── Data excerpts ──

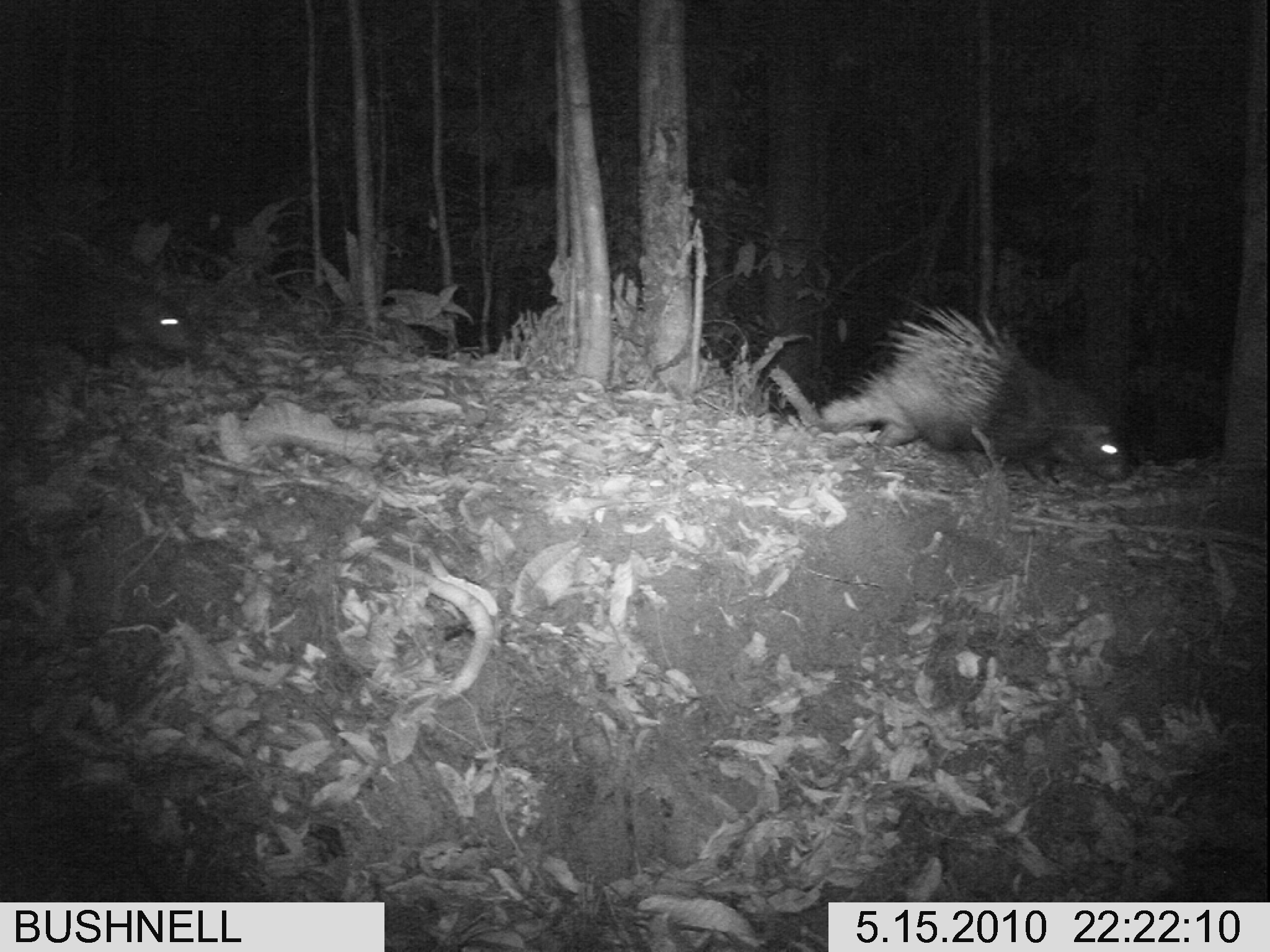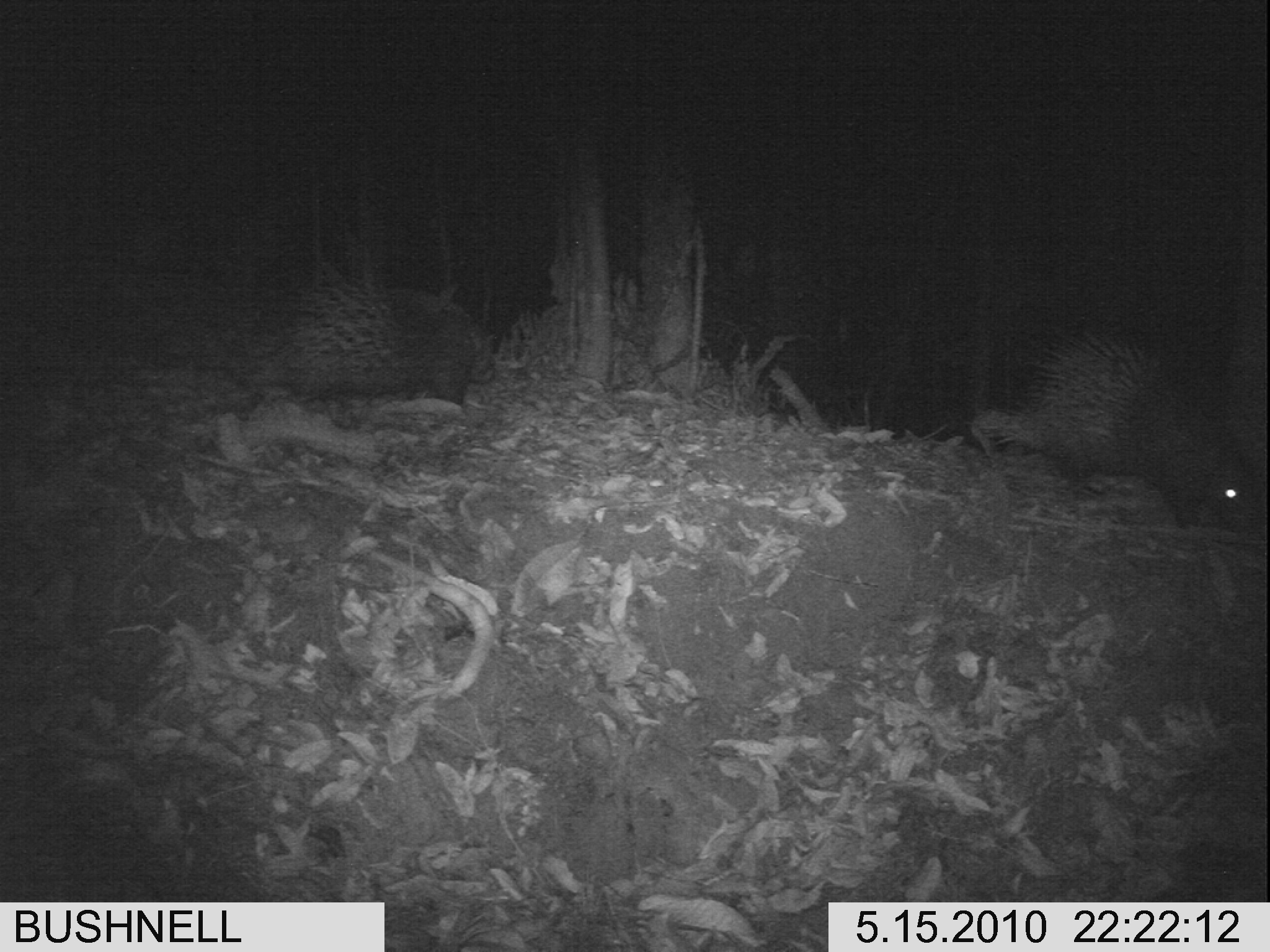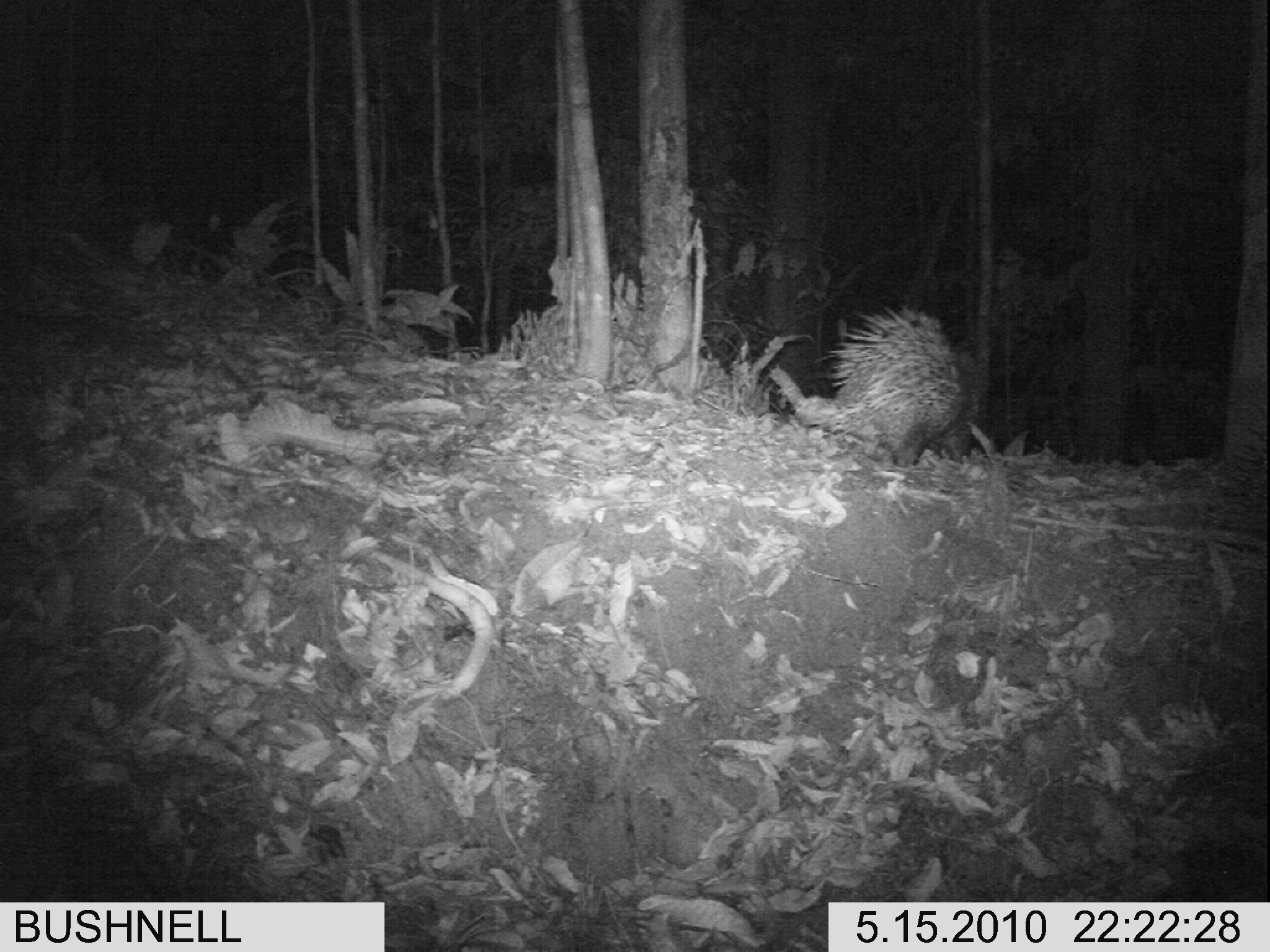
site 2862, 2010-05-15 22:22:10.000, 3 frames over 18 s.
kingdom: Animalia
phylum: Chordata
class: Mammalia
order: Rodentia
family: Hystricidae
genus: Hystrix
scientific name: Hystrix brachyura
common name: east asian porcupine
Hystrix brachyura (east asian porcupine), count 2.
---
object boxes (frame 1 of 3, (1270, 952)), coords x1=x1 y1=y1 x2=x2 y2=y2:
hystrix brachyura: x1=817 y1=302 x2=1132 y2=489; x1=0 y1=207 x2=203 y2=372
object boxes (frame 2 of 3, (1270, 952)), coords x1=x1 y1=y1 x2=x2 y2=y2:
hystrix brachyura: x1=971 y1=328 x2=1260 y2=537; x1=224 y1=289 x2=498 y2=432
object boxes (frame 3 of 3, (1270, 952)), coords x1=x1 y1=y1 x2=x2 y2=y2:
hystrix brachyura: x1=794 y1=305 x2=985 y2=467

───

Action item
Nothing but the lines from the one holding "common name: east asian porcupine" to the end of the entries should be returned, each exactly as it stands.

Written response
common name: east asian porcupine
Hystrix brachyura (east asian porcupine), count 2.
---
object boxes (frame 1 of 3, (1270, 952)), coords x1=x1 y1=y1 x2=x2 y2=y2:
hystrix brachyura: x1=817 y1=302 x2=1132 y2=489; x1=0 y1=207 x2=203 y2=372
object boxes (frame 2 of 3, (1270, 952)), coords x1=x1 y1=y1 x2=x2 y2=y2:
hystrix brachyura: x1=971 y1=328 x2=1260 y2=537; x1=224 y1=289 x2=498 y2=432
object boxes (frame 3 of 3, (1270, 952)), coords x1=x1 y1=y1 x2=x2 y2=y2:
hystrix brachyura: x1=794 y1=305 x2=985 y2=467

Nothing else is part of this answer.